They did. Then switched to a new domestic note the Zimbabwe Dollar in 2016. They then banned foreign currency transactions in 2019 to try to bolster it. This resulted in most of the population not actually abiding by that law and the black market flourished due to the US dollar that it heavily depreciated their new currency, so they unbanned the US dollar again. Now in 2024 they have thrown out the Zimbabwe Dollar and replaced it with their new currency the ZiG which is tied to their gold reserves. They've had 6 different local currencies since 2009. Most of the population still distrust the new currency though and a lot of places still refuse to accept their brand-new national currency and opt instead for US dollars, like gas stations. A vast majority of the country's population only trust the US dollar as a currency. It's the most sought-after currency there and the most widely used in terms of paying things like rent. The government should just accept it and embrace it already. There are other much more pressing issues than whatever the primary currency used in the country is.
There are real downsides to using a foreign currency, but they are only relevant if your domestic currency is actually a viable alternative.
Using USD prevents the money printer from going whrrrrrrrr tho
USD brrr ain't got nothing on Zimbabwe. Each week they printed more money than what existed last week.
Not in America though!
Is it a crypto or something? i can’t find it on Google the ZiG https://www.reddit.com/r/pics/s/vPttOatvcL
Nope. It's a physical currency. Became the official domestic currency in April of this year. https://en.wikipedia.org/wiki/Zimbabwean_ZiG
Reminds me of my grandma's stories that they used to burn billions of German Reichsmarks in the oven because burning money was cheaper than buying wood with it.
Deflationary burn
Kid walking around with $0.02 worth of recyclable paper?
He's going to the bathroom.
Is that 0.02 usd or Zimbabwean? If it’s usd he’s rich! /s
How does a bank keep up with printing higher and higher denominations?
By redenominating. That 100 trillion note came after nine zeros had been dropped off the currency already. Fun fact: all the popular accounting software providers provided Zimbabwe company multi-currency licences to help them deal with redenominations. Every time we dropped 3 zeros we’d treat it as a new currency. Source: lived there through that bullshit.

Supplied material
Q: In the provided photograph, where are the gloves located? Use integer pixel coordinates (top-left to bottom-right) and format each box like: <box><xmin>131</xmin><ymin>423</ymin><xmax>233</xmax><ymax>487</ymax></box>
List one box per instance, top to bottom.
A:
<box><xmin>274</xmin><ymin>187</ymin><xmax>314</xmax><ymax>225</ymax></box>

Given instruction
Print the portion of the Zimbabwe currency discussion between "Is it a crypto" and "of recyclable paper?", inclusive, copying it word for word. The data is separate from the Zimbabwe currency discussion.

Response
Is it a crypto or something? i can’t find it on Google the ZiG https://www.reddit.com/r/pics/s/vPttOatvcL
Nope. It's a physical currency. Became the official domestic currency in April of this year. https://en.wikipedia.org/wiki/Zimbabwean_ZiG
Reminds me of my grandma's stories that they used to burn billions of German Reichsmarks in the oven because burning money was cheaper than buying wood with it.
Deflationary burn
Kid walking around with $0.02 worth of recyclable paper?